1 million turns into 2, 4 and 7, reaching 20 million events in no time. And so is the start-up time.

You can imagine the situation where you deploy the app, and it needs to loop through an array of 20 million items and apply the change before it is fully deployed, which would take a lot of time. That’s the first problem. ❓

Scale horizontally? forget it

The whole system is a stateful app, meaning that when you create multiple instances, you cannot make them have the same consistent state. So when instance one processes the event belongs to the entity accountAfor example, at the same time, another request hits instance two and does something on accountA as well, things will get messy.

Because there is no way we can apply any locking on the entity!

So ended up, we disabled the auto-scale horizontally feature on GCP 😅

Reinvent the wheel, sort of…

Let’s get to the part where we have a giant giga JSON object reducer state.

How do you query users with a balance of> 500?

Looping through the whole Object.values(state.user).find(u=>u.amount>500) 🤡

How do you join two data entities, such as user + paid bill?

Looping through the whole Object.values(state.bills).find(b=>b.userId == userId) 🤡

How do you respond to a request to get an array of users created for the last 3 days? 🤡

How can you build a view from the normal DB table?

…

There are tons of problems that people spend decades trying to solve and putting in the database software and design patterns. Now, why do we have to do it all over again with the improvement and such?I don’t know why, either.

It’s like we create our problems…

Sustainability

From the reinventing the wheel above, it has a lot of performance issues, but it does not stop there, it also creates more critical issues like

The system will be blocked during the loop time since it’s written by Node.JS
The app crashes when we do a lot of objects.value() Object.clone()… on the big JSON in-memory object (max heap size) 💣
Race conditions without proper transaction lead to critical issues and generate bad events.
The worst thing is when the system crash, you’re unable to query the current state to debug!

A chain reaction

For some complicated apps with a lot of stateful properties, the logic will be complicated.

Well, when we work on complicated things, we will likely introduce bugs.

So, what is the biggie here? Every software has bugs.

In event sourcing, one of the principles is not to mutate the event stream.

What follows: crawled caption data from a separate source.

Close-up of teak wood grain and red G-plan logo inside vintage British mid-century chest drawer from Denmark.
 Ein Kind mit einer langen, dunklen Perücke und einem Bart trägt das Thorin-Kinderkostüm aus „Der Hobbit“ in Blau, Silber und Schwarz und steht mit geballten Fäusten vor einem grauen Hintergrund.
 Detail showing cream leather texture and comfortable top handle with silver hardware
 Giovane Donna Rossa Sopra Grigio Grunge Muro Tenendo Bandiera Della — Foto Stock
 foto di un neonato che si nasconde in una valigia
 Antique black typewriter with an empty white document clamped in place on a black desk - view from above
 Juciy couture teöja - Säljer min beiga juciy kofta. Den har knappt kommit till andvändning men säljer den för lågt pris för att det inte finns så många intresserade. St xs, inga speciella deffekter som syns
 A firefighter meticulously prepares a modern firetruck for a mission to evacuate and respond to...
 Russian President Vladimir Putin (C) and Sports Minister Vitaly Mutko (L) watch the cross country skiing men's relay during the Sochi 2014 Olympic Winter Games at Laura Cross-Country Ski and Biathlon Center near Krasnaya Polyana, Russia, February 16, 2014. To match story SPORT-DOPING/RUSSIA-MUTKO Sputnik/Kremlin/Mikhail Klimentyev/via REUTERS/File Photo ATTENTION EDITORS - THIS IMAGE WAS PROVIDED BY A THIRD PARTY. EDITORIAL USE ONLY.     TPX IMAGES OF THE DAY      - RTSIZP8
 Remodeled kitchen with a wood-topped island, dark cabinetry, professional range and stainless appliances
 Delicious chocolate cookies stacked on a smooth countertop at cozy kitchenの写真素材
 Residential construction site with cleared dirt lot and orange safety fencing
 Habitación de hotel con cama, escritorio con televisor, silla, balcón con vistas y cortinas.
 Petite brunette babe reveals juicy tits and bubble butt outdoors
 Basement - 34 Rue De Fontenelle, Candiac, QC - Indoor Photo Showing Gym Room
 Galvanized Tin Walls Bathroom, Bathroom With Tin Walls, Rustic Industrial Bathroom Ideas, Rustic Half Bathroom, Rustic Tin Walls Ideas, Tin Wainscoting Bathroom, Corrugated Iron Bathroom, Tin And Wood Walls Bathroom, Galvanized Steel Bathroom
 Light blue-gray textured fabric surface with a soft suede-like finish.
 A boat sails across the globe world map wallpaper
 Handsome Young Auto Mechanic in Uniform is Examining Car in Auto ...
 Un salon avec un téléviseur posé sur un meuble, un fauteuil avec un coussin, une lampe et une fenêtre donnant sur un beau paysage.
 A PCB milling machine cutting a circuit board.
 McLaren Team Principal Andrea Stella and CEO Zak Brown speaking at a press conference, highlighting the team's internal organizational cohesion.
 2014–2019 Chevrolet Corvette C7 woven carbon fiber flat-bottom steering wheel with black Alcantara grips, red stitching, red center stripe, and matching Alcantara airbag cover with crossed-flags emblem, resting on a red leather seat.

Now, how would you fix the bad events that are introduced by bugs?

You may say: “just add a new event to patch the old one, ez 🤡”. But in reality, it’s not as simple as that. For some complex entities like inventory, bad event leads to a lot of mistrust in data since we’re just comparing the delta. Especially when you have some stateful and the biz that depends on the event payload.

“It will help data engineer life much better.”

I worked with some great data engineers before, and they all said that it is a nightmare because they have to write the whole app biz logic in SQL so they can build the actual data table that they can use.

Then you have two single sources of truth! one from the app, and another one from data team, well done!

Conclusion

TBH, there are a lot of unmentioned issues that I didn’t put in here. However, you can see the general picture of the cons while the pros are mentioned everywhere on the internet.

Now you can see the reason why, in my pt1, the approach may sound silly, but I’m taking it step by step to make it more ES-like and learning along the way.